Son laboratoire strasbourgeois accueille et forme des dizaines de chercheurs qui sont aujourd'hui professeurs ou directeurs de recherche dans l'Europe entière. L’originalité de son équipe à l'Isis, c’est qu’elle est composée uniquement de post-doctorants
, précise Marco Cecchini qui se souvient de la difficulté d’écrire des articles scientifiques avec lui. Il y avait toujours une trentaine de versions. Il m’a appris à travailler, retravailler, retravailler…
Une recherche pas toujours comprise
Côté recherche, il s’intéresse à énormément de sujets. Un des plus importants étant dans le domaine de la dynamique et du repliement des protéines. Au début, les scientifiques ne voyaient que la structure statique des protéines. Martin développe et met en œuvre les techniques utilisées aujourd’hui pour étudier la dynamique des protéines et notamment le logiciel CHARMM (Chemistry at Harvard Macromolecular Mechanics), devenu incontournable dans le domaine.

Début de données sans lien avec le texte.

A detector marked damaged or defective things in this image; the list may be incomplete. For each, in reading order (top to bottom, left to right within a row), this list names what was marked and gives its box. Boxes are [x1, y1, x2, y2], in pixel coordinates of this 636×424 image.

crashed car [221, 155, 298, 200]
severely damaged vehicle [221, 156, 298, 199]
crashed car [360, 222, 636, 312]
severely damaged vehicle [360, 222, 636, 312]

« Ses collègues disent qu’il fait plus du jeu vidéo que de la recherche »
Une recherche tellement novatrice pour l’époque qu’elle n’est pas toujours comprise. Ses collègues disent qu’il fait plus du jeu vidéo que de la recherche
, explique Marco Cecchini qui précise que le chimiste travaille également sur des développements théoriques en résonance magnétique nucléaire.
Après 2010, à 80 ans, il est toujours rattaché à Strasbourg mais n’a plus de membres dans son équipe. Il est déjà âgé et souhaite réduire ses voyages.
En 2013, il obtient le Nobel de chimie pour ses travaux dans le domaine des simulations numériques multi échelle des macromolécules biologiques. Le jour de l’annonce des Nobel, il ne venait jamais au laboratoire. Il l’a vécu de façon assez naturelle et était très fier
, détaille Marco Cecchini qui évoque un homme réservé et timide.
Troisième chef de cuisine dans un restaurant étoilé
Il parle peu de ses sentiments, mais c’est quelqu’un de gentil et à l’écoute. Ce qui m‘a frappé le plus c’est qu’il a une façon très simple et directe de raisonner. Une fois je l’ai invité à diner. Je faisais un barbecue mais j’avais du mal à voir si la viande était cuite. Martin a mis son doigt dedans et dit « It’s cold ! ». Pragmatique et rapide, il a résolu le problème en 10 secondes avec une méthode peu orthodoxe.
En plus de la recherche, Martin Karplus a de nombreuses passions. La cuisine d’abord. Il prend une année sabbatique pour travailler dans un restaurant étoilé en tant que troisième chef de cuisine et organise parfois des diners à l'Isis.
L’observation des oiseaux ensuite. Sans oublier l’art et les voyages. Il est fasciné par la perspective et raconte qu’il a découvert une équation derrière les tableaux du peintre vénitien Tintoretto.
Touche-à-tout, il immortalise ses voyages grâce à la photographie et développe des expositions à Strasbourg, Paris, ou encore Vienne. Certains de ses clichés sont exposés de manière permanente dans le hall de l’Isis. Il est très attentif aux détails et curieux.
Martin Karplus décède à Cambridge dans le Massachusetts (États-Unis) le 28 décembre 2024. Dans mon domaine de compétences il a presque tout fait. Aujourd’hui encore, nous utilisons des méthodes qu’il a développées il y a 20 ans.
Un mini symposium en hommage
Un mini-symposium en l'honneur de Martin Karplus aura le vendredi 4 avril à l’Institut de science et d'ingénierie supramoléculaires. Au programme : des présentations autour de ses travaux, photographies et anecdotes à l’appui. Mais aussi un retour sur son influence en Europe et son école de pensée en Europe et à Strasbourg.